*PROBLEMS AND TASKS*
A. Update the Form 8-K cover page text starting at "UNITED STATES" and ending at "Specified in Charter)", replacing "Washington, D.C." with "Washington, DC".
B. According to the Form 8-K cover page, when should a box be checked in the list of rule provisions? Answer in one to three sentences.
C. Answer these questions from the Form 8-K cover page.
(i) What is the date of the earliest event reported?
(ii) In what state is the registrant incorporated?
(iii) What is the Commission File Number?

*SUPPLIED TEXT*
+++

UNITED STATES
SECURITIES AND EXCHANGE COMMISSION
Washington, D.C. 20549
FORM 8-K
CURRENT REPORT
PURSUANT TO SECTION 13 or 15(d)
OF THE SECURITIES EXCHANGE ACT OF 1934
Date of report (Date of earliest event reported): December 20, 2013
Facebook, Inc.
(Exact Name of Registrant as Specified in Charter)
Delaware | 001-35551 | 20-1665019 | ||
(State or Other Jurisdiction of Incorporation) |
(Commission File Number) |
(IRS Employer Identification No.) |
1601 Willow Road | ||
Menlo Park, California | 94025 | |
(Address of Principal Executive Offices) | (Zip Code) |
(650) 543-4800
(Registrants Telephone Number, Including Area Code)
N/A
(Former Name or Former Address, if Changed Since Last Report)
Check the appropriate box below if the Form 8-K filing is intended to simultaneously satisfy the filing obligation of the Registrant under any of the following provisions:
¨ | Written communications pursuant to Rule 425 under the Securities Act (17 CFR 230.425) |
¨ | Soliciting material pursuant to Rule 14a-12 under the Exchange Act (17 CFR 240.14a-12) |
¨ | Pre-commencement communications pursuant to Rule 14d-2(b) under the Exchange Act (17 CFR 240.14d-2(b)) |
¨ | Pre-commencement communications pursuant to Rule 13e-4(c) under the Exchange Act (17 CFR 240.13e-4(c)) |
Item 1.01. Entry into a Material Definitive Agreement.

+++

*LISTING*
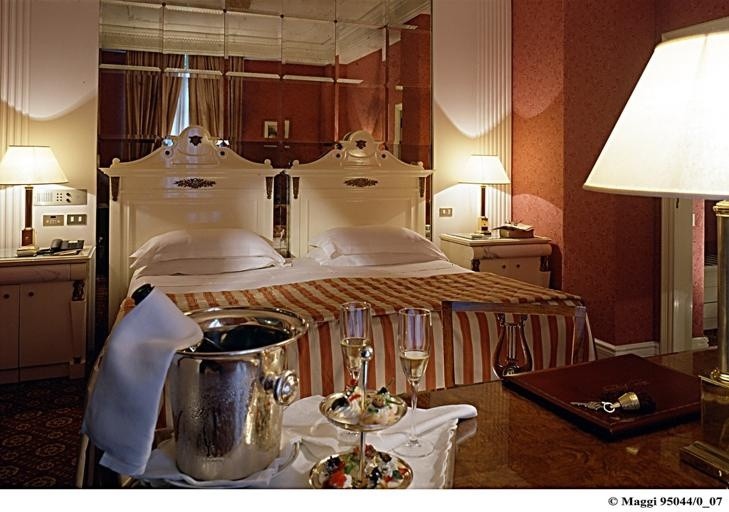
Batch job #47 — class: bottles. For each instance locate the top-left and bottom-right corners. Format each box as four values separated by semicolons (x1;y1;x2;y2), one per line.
131;284;229;352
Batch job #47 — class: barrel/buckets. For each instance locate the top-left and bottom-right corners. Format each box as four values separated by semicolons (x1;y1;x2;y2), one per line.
169;305;310;482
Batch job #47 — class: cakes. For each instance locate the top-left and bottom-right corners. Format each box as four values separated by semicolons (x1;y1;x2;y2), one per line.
324;385;398;423
319;443;407;489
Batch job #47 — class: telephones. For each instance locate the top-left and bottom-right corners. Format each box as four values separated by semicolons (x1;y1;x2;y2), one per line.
51;239;84;251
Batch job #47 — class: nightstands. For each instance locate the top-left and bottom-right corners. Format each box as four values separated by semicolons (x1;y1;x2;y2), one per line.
438;231;553;289
0;245;96;384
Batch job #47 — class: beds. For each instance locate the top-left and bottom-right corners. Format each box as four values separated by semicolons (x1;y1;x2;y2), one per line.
97;123;590;400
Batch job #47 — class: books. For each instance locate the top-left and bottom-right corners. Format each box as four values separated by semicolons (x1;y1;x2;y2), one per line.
445;230;488;240
491;222;534;232
499;228;536;239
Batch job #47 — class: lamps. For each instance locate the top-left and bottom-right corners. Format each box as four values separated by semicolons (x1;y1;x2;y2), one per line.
0;145;69;257
457;153;512;237
584;28;729;485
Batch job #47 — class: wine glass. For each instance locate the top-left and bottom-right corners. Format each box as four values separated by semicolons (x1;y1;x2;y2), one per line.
392;307;436;457
335;301;375;444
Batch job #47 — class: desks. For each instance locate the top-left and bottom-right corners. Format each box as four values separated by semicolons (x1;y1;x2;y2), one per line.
146;347;728;489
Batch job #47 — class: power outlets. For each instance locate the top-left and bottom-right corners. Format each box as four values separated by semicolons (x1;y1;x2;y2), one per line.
43;215;65;227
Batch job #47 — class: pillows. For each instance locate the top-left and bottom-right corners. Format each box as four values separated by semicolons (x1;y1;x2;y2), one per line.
307;225;449;260
305;247;435;267
128;227;286;269
132;257;282;280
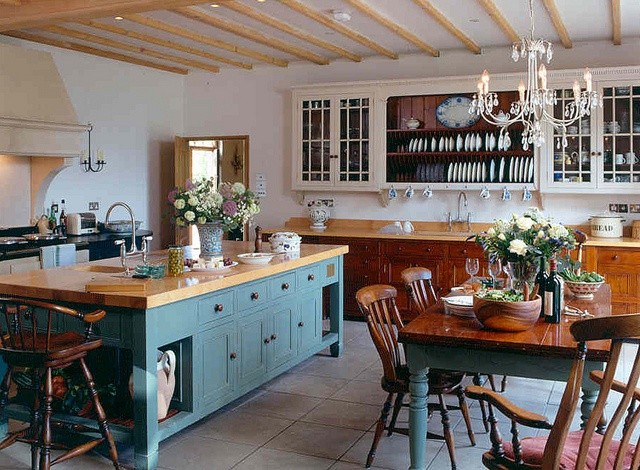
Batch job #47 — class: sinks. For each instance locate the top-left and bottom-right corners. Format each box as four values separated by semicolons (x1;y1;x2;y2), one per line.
62;265;131;273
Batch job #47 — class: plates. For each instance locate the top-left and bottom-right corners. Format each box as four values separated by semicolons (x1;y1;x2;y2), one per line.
475;133;482;152
482;161;487;182
472;161;476;182
528;156;534;183
465;133;469;152
418;138;423;152
458;162;462;182
439;137;444;152
436;97;481;128
449;137;455;152
191;261;238;272
409;139;413;152
477;162;481;182
514;156;519;182
523;156;529;182
424;138;428;152
413;138;418;152
519;157;524;182
431;136;436;152
453;162;458;182
485;133;489;151
445;137;449;152
447;163;453;182
489;133;496;151
509;157;514;183
456;134;463;152
470;133;475;152
490;159;497;182
440;296;477;317
467;162;471;182
499;157;505;182
462;162;467;182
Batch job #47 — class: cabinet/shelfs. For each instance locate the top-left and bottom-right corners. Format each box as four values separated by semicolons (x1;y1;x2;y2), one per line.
267;267;323;382
196;279;266;414
450;242;505;287
540;66;640;195
558;246;597;272
381;72;539;202
301;236;379;317
377;238;450;324
291;79;382;192
597;245;640;339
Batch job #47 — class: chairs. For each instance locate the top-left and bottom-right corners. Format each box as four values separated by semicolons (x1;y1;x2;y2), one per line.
465;313;640;469
400;266;497;431
355;285;475;469
1;297;122;470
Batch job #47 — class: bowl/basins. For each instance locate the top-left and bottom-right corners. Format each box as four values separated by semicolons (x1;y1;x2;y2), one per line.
565;281;605;300
473;290;543;332
237;253;275;265
101;220;144;232
582;118;590;135
268;232;303;253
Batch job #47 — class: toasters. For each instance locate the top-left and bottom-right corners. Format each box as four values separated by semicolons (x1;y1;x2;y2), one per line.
67;212;99;236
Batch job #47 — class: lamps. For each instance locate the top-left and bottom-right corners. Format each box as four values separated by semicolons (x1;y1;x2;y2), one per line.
475;38;603;151
80;125;106;173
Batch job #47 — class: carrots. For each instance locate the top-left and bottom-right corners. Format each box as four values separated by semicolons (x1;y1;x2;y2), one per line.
524;281;530;300
529;283;540;300
504;278;508;287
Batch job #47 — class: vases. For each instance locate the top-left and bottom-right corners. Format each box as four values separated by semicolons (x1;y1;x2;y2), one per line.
193;219;225;259
506;261;533;291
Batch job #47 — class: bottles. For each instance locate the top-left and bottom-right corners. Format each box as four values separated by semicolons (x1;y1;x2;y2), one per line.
545;257;561;323
60;200;67;231
535;257;549;317
49;206;56;230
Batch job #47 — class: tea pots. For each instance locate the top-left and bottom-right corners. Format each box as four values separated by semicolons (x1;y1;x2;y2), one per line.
404;117;420;129
493;110;511;127
605;121;621;133
36;214;56;234
571;145;589;167
130;349;175;421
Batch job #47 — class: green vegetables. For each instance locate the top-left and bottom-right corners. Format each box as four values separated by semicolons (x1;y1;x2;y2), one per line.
560;270;604;281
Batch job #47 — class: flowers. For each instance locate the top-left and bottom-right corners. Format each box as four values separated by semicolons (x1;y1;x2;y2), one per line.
165;176;260;232
466;209;576;263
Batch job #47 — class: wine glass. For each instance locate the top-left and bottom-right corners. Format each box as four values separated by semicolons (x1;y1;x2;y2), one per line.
465;257;480;293
503;262;518;290
488;254;502;291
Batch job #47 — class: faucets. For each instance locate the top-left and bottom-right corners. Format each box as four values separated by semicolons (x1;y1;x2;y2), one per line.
105;203;137;256
454;192;468;222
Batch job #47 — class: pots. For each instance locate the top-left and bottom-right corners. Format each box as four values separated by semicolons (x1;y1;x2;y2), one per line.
588;213;626;238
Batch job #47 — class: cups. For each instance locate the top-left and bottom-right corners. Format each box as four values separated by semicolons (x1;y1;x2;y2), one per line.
615;154;625;164
625;153;639;164
403;221;414;233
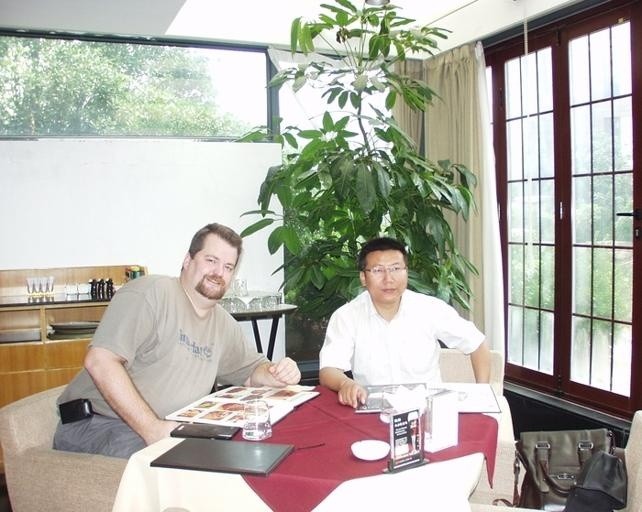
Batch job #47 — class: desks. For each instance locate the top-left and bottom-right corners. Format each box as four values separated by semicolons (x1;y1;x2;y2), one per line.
230;303;298;361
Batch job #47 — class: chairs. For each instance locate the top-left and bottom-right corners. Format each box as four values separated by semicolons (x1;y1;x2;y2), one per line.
0;385;132;512
439;348;505;383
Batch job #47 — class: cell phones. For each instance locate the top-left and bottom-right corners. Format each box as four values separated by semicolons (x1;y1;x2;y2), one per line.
169;423;240;440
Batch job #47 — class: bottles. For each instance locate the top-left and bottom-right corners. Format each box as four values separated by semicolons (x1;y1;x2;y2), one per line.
126;266;140;283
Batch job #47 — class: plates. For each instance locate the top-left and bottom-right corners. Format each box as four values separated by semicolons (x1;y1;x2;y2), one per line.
49;321;100;330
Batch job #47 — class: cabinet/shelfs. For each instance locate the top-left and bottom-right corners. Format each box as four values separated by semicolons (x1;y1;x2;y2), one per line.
0;265;149;407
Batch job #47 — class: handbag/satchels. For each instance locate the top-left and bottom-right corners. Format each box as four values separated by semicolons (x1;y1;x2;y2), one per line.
564;452;627;512
491;428;616;512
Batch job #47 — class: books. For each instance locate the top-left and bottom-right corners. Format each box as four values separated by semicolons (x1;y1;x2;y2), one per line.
151;437;299;479
353;382;503;417
164;383;320;430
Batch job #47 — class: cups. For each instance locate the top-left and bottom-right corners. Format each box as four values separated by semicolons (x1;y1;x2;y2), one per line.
220;279;282;313
378;386;407;423
242;398;273;441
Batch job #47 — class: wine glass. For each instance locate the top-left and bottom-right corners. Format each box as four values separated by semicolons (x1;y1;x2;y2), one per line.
26;277;55;296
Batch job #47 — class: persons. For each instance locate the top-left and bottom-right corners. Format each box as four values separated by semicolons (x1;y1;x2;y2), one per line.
317;237;494;408
49;221;303;462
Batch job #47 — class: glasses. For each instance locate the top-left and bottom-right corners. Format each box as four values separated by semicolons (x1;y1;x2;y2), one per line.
364;265;407;277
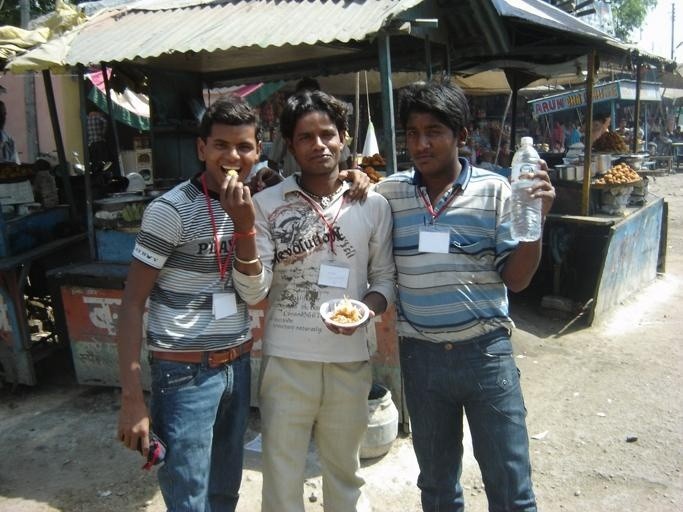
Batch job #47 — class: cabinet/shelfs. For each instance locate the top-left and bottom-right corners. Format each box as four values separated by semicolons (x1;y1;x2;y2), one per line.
120;147;153;187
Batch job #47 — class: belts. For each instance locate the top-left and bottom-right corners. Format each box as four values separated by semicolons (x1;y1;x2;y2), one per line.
153;337;253;368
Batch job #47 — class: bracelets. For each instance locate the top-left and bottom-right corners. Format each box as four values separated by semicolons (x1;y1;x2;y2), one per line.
233;254;260;265
231;230;256;239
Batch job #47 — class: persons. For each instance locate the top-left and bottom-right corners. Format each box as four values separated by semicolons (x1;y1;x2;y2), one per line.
219;89;398;512
249;79;556;512
267;79;350;177
460;118;658;165
0;101;20;165
87;108;108;160
117;96;370;512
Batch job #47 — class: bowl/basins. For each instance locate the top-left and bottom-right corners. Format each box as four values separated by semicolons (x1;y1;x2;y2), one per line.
557;152;611;183
18;202;40;218
318;298;370;333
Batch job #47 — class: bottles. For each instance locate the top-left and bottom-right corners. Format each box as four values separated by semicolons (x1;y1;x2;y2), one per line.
509;135;543;243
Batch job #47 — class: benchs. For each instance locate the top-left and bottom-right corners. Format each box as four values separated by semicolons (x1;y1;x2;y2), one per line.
627;141;683;185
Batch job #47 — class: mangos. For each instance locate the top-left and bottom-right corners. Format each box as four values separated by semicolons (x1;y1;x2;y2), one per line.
594;162;639;184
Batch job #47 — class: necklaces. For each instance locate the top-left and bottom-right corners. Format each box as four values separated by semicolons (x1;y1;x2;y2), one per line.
297;176;343;207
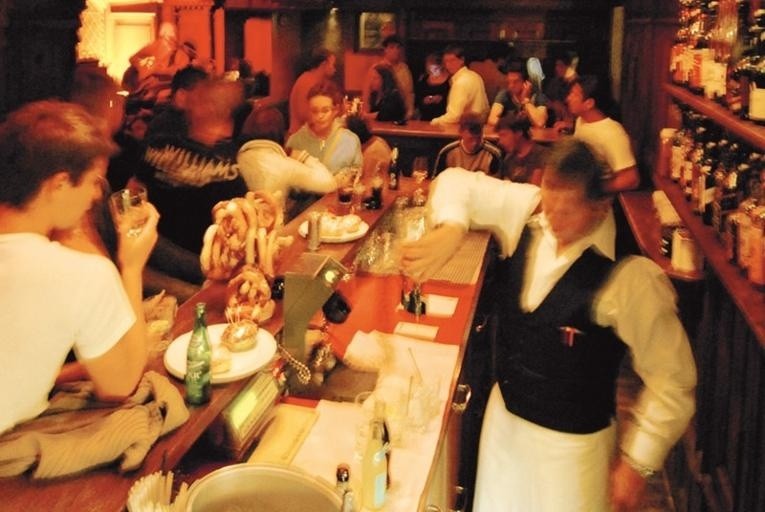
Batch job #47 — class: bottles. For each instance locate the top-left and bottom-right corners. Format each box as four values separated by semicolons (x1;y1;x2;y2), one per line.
668;0;765;131
183;302;212;406
388;148;402;189
373;408;391;492
658;101;764;301
399;206;428;300
366;425;388;511
368;164;382;207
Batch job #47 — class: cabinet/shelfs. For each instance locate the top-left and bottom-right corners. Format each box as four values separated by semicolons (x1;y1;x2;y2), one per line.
652;1;761;346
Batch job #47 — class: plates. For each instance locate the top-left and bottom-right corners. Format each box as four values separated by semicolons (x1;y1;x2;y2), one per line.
163;322;279;384
300;213;370;243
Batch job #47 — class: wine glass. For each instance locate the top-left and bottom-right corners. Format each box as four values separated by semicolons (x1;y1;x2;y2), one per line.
413;157;429;192
353;396;383;478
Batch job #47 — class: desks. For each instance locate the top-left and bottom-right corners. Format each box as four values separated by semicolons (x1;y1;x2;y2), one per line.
368;119;559;144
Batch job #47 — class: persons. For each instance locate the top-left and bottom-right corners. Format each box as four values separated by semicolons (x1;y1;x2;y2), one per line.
431;109;502;180
402;134;701;512
241;104;339;219
281;45;341;154
565;75;640;200
43;71;124;257
0;97;162;436
282;77;364;185
366;28;602;135
493;116;554;185
107;25;287;280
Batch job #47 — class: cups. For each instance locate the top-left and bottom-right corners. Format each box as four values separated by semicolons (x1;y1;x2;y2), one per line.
400;380;436;431
334;171;355;205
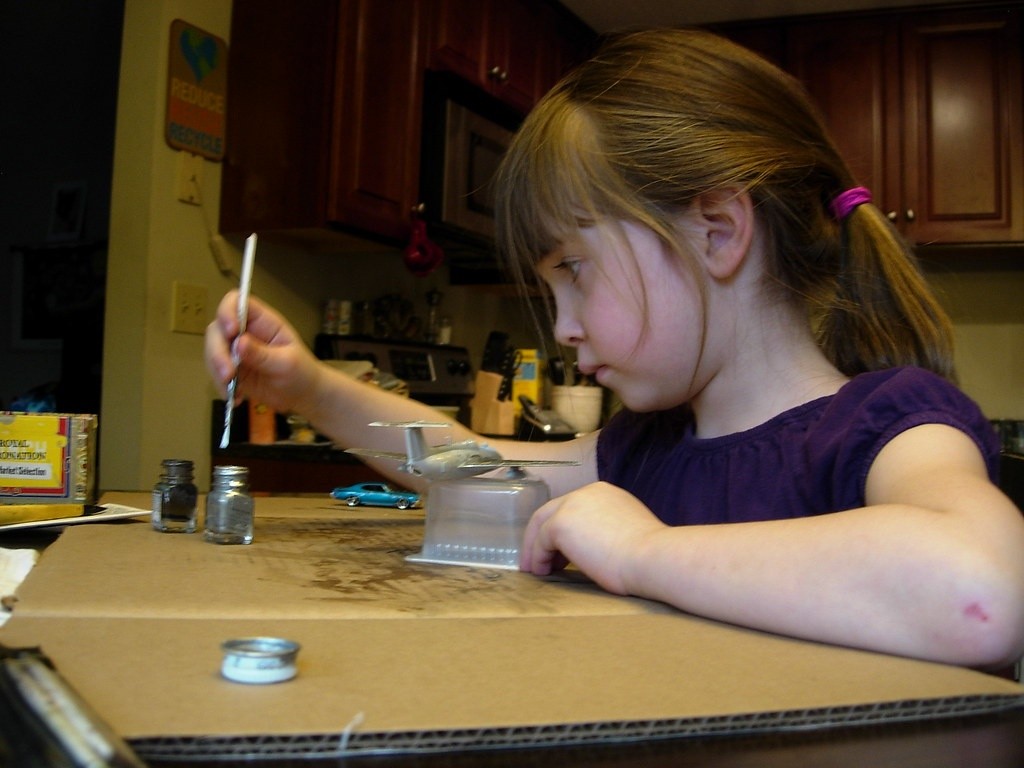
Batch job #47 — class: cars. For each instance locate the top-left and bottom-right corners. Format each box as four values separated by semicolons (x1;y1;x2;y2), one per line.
330;481;420;510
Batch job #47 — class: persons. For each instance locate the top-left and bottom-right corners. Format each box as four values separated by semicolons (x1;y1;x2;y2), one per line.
202;28;1024;690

+++

*THE RESULTS*
A.
UNITED STATES
SECURITIES AND EXCHANGE COMMISSION
Washington, DC 20549
FORM 8-K
CURRENT REPORT
PURSUANT TO SECTION 13 or 15(d)
OF THE SECURITIES EXCHANGE ACT OF 1934
Date of report (Date of earliest event reported): December 20, 2013
Facebook, Inc.
(Exact Name of Registrant as Specified in Charter)

B. A box should be checked when the Form 8-K filing is intended to simultaneously satisfy the registrant's filing obligation under one of the listed provisions. These provisions are Rule 425 under the Securities Act and Rules 14a-12, 14d-2(b) and 13e-4(c) under the Exchange Act.

C.
(i) December 20, 2013
(ii) Delaware
(iii) 001-35551